Macha 3 hours ago [-]
.com, .org have legacy contracts eliminating the shenanigans they can pull. .org did try get out of restrictions on hiking the price on renewals, but weren’t successful. So all my domains are either .com, .org or the TLD for the country where I live (of course, how trustworthy your local ccTLD is varies)
kristofferR 5 hours ago [-]
It's not exactly the same, but a lot of owners of weird TLDs have got hit with insane renewal fees,.hosting went from $20/y to $300/y overnight.
Also, some TLDs directly speculate on having very low prices for the first year or two, then 10x it on year 2 or 3.
ectospheno 2 hours ago [-]
Buy all 10 years you can when you get the domain. Renew yearly. When they pull silliness like this you have at least 9 years to migrate.
DetroitThrow 5 hours ago [-]
I would love a list of Radix TLDs or registrars who do this Safe Browsing ban with no appeal.
Also, go figure Namecheap works with these morons.

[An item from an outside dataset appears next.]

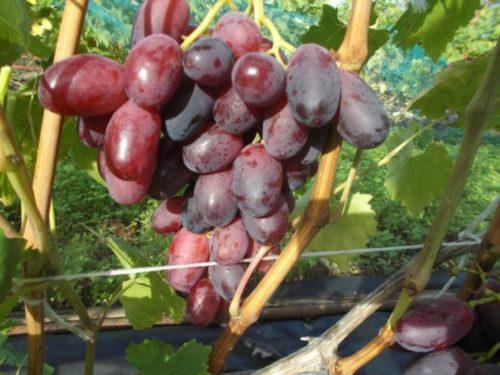 Конусовидная гроздь винограда небольшого размера с вытянутыми плодами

> Freenom’s terms of service allowed them to “cancel” a free domain at any time without warning. Users reported for years that as soon as their free site started getting significant traffic (and becoming valuable), Freenom would reclaim the domain and fill it with ads, effectively hijacking the user’s hard work.
palad1n 5 hours ago [-]
Oh, sh!t, I used to own a .tk! Have no idea what happened to it.
sznio 5 hours ago [-]
At least for the last few years of Freenom, you could only get a domain for up to a year. Once that lapsed, they parked it and you had to pay to extend it further.
kotaKat 5 hours ago [-]
Some of these TLD also get thrown under weird arbitrary blacklists by security vendors.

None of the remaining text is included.